Assessing the ecological impact of LLMs: the innovative Ecologits initiative

5 novembre 2025 Kenza 5 min de lecture

The rise of Generative Artificial Intelligence (GenIA) and Large Language Models (LLM) technologies has revolutionized many sectors, from content creation to the provision of personalized services. Today, Generative Artificial Intelligence is increasingly interwoven into our lives through tools (ChatGPT, Midjourney, DALL-E, etc.) capable of generating content (text, visual and video) of near-human quality and at unrivalled speed. However, this technological advance is accompanied by considerable energy consumption and a significant environmental impact. It is therefore crucial toassess these impacts to promote a reasoned and responsible use of generative AI and LLMs in particular.
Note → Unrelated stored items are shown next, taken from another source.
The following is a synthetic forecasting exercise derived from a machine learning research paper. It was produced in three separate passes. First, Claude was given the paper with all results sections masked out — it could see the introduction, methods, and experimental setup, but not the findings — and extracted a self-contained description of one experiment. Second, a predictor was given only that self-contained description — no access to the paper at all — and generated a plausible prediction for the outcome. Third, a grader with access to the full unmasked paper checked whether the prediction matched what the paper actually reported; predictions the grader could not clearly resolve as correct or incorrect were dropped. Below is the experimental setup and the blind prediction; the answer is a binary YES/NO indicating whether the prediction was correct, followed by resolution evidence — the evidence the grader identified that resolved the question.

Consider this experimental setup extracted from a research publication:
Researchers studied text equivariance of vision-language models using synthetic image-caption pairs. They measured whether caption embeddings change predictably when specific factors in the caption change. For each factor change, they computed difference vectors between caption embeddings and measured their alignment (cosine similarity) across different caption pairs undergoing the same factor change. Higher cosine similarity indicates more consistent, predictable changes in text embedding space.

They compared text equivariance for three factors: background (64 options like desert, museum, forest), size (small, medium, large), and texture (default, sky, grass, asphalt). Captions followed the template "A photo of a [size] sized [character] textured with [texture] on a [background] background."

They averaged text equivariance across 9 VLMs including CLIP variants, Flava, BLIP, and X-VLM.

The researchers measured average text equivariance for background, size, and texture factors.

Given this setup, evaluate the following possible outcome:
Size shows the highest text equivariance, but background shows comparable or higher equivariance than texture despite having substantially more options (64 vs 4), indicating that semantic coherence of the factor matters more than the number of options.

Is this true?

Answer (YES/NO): NO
In this article, we explore why it is necessary to measure the ecological impact of generative AI and how the Ecologits.ai project contributes to this process with an innovative and impactful approach.

Performance and cost: an incomplete assessment of LLMs

L’évaluation des LLM repose sur plusieurs critères clés qui incluent des aspects de performance technique, de pertinence contextuelle, d’éthique et de sécurité, ainsi que des considérations d’efficacité et de coût. Aujourd’hui, les performances et le coût des modèles de langage sont souvent au centre des préoccupations des entreprises qui les utilisent. Cependant, cette évaluation reste incomplète si l’on omet de prendre en compte l’impact écologique de ces technologies.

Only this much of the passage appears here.